Assigned task: Your task is to repeat the lines below exactly, excluding any pictures they contain.

Information supplied:
━━━━━━━━━━━━━━━━

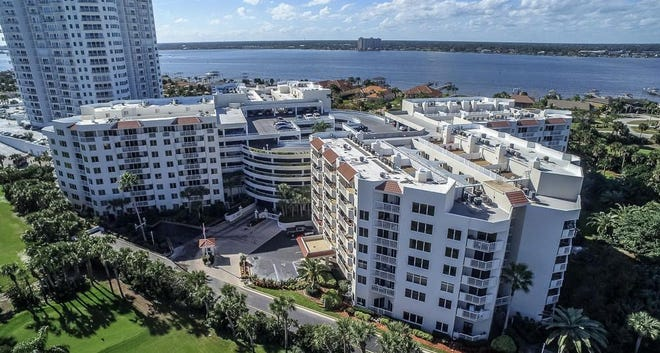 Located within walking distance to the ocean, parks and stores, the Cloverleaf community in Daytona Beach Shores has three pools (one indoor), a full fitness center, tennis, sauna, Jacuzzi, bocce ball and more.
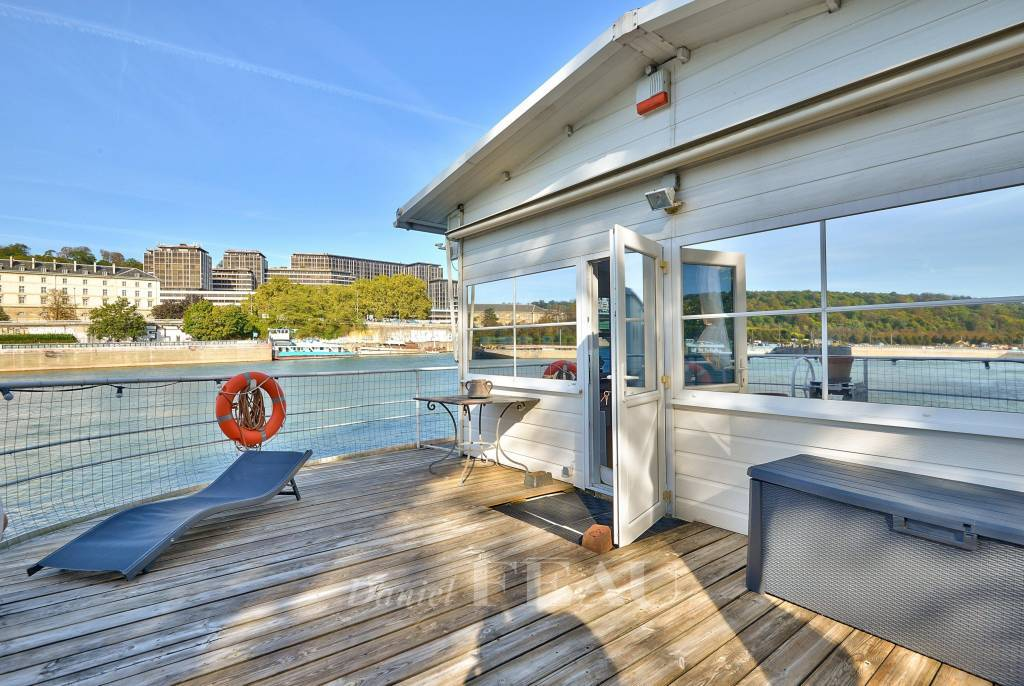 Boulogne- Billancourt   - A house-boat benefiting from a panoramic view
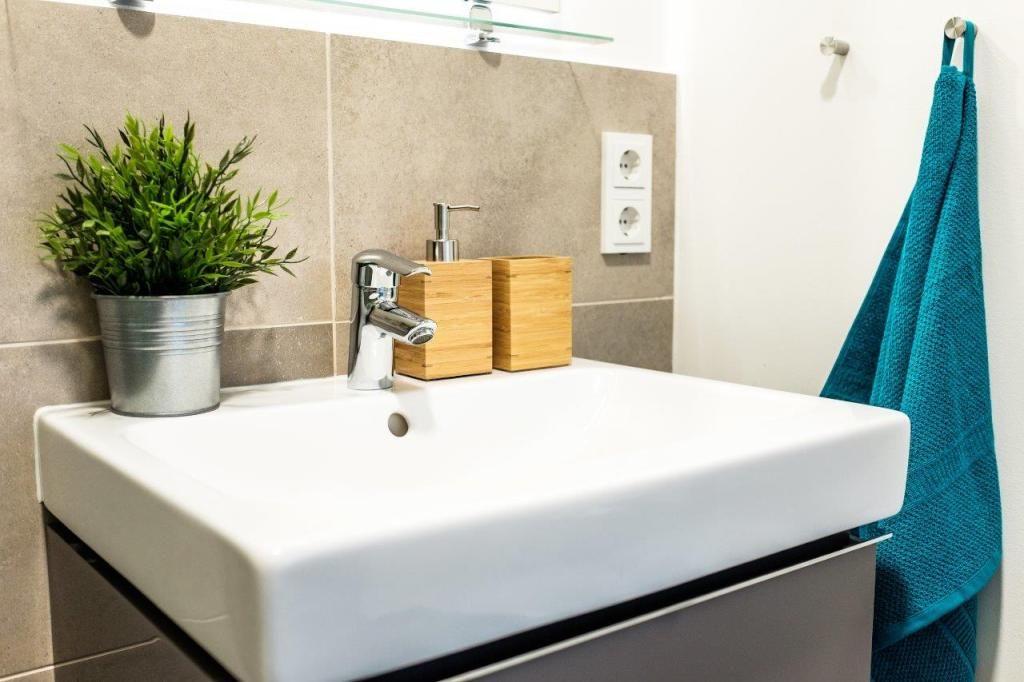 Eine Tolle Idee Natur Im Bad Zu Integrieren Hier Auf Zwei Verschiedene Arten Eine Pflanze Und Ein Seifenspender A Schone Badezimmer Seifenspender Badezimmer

━━━━━━━━━━━━━━━━

Response to this task:
 Located within walking distance to the ocean, parks and stores, the Cloverleaf community in Daytona Beach Shores has three pools (one indoor), a full fitness center, tennis, sauna, Jacuzzi, bocce ball and more.
 Boulogne- Billancourt   - A house-boat benefiting from a panoramic view
 Eine Tolle Idee Natur Im Bad Zu Integrieren Hier Auf Zwei Verschiedene Arten Eine Pflanze Und Ein Seifenspender A Schone Badezimmer Seifenspender Badezimmer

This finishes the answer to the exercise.